Exercise data Block Start

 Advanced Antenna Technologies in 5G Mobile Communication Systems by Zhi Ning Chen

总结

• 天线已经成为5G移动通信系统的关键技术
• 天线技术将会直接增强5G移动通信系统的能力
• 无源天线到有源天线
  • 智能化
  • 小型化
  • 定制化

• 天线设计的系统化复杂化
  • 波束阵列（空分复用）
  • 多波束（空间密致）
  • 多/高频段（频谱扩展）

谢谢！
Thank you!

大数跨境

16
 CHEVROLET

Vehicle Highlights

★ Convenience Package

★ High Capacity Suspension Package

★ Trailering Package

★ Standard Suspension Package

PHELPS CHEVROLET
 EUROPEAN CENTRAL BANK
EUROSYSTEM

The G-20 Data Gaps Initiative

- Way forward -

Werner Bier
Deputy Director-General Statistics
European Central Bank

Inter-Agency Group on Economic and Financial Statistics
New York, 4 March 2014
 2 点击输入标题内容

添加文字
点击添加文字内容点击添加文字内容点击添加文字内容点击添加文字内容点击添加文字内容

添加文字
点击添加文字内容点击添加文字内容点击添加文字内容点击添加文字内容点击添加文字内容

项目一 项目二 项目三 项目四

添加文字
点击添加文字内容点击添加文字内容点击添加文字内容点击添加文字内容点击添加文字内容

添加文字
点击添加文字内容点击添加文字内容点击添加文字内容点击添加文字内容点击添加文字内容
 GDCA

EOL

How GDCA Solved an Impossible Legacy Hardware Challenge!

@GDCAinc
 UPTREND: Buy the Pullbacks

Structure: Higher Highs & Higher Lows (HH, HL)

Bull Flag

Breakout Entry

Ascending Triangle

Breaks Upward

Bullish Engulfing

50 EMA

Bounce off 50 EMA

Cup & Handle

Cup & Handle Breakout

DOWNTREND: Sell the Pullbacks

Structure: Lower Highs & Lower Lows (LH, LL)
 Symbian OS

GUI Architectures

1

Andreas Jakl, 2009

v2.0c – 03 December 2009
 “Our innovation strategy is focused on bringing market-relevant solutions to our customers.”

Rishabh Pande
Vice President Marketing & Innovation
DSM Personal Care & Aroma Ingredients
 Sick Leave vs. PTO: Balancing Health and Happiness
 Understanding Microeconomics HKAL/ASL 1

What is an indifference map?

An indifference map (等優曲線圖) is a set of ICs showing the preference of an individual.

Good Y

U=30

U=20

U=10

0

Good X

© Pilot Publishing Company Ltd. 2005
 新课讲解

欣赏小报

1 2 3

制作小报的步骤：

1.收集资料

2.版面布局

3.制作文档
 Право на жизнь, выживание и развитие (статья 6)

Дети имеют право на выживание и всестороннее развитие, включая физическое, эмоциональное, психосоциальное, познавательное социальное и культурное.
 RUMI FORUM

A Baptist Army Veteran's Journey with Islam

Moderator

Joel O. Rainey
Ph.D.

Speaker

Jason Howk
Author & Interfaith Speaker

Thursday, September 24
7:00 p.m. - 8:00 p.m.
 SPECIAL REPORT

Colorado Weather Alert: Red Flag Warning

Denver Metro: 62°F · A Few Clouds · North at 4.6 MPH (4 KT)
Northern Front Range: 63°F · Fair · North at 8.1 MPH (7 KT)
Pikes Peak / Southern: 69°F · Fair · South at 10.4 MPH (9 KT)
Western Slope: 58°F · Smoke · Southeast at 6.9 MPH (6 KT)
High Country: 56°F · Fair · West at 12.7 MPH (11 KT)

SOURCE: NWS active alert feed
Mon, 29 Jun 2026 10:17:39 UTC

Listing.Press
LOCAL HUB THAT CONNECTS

Exercise data Block End

Directions:
Set down, exactly as they appear, the line holding "Cup & Handle Breakout" and every line after it until the records end.

Written response:
Cup & Handle Breakout

DOWNTREND: Sell the Pullbacks

Structure: Lower Highs & Lower Lows (LH, LL)
 Symbian OS

GUI Architectures

1

Andreas Jakl, 2009

v2.0c – 03 December 2009
 “Our innovation strategy is focused on bringing market-relevant solutions to our customers.”

Rishabh Pande
Vice President Marketing & Innovation
DSM Personal Care & Aroma Ingredients
 Sick Leave vs. PTO: Balancing Health and Happiness
 Understanding Microeconomics HKAL/ASL 1

What is an indifference map?

An indifference map (等優曲線圖) is a set of ICs showing the preference of an individual.

Good Y

U=30

U=20

U=10

0

Good X

© Pilot Publishing Company Ltd. 2005
 新课讲解

欣赏小报

1 2 3

制作小报的步骤：

1.收集资料

2.版面布局

3.制作文档
 Право на жизнь, выживание и развитие (статья 6)

Дети имеют право на выживание и всестороннее развитие, включая физическое, эмоциональное, психосоциальное, познавательное социальное и культурное.
 RUMI FORUM

A Baptist Army Veteran's Journey with Islam

Moderator

Joel O. Rainey
Ph.D.

Speaker

Jason Howk
Author & Interfaith Speaker

Thursday, September 24
7:00 p.m. - 8:00 p.m.
 SPECIAL REPORT

Colorado Weather Alert: Red Flag Warning

Denver Metro: 62°F · A Few Clouds · North at 4.6 MPH (4 KT)
Northern Front Range: 63°F · Fair · North at 8.1 MPH (7 KT)
Pikes Peak / Southern: 69°F · Fair · South at 10.4 MPH (9 KT)
Western Slope: 58°F · Smoke · Southeast at 6.9 MPH (6 KT)
High Country: 56°F · Fair · West at 12.7 MPH (11 KT)

SOURCE: NWS active alert feed
Mon, 29 Jun 2026 10:17:39 UTC

Listing.Press
LOCAL HUB THAT CONNECTS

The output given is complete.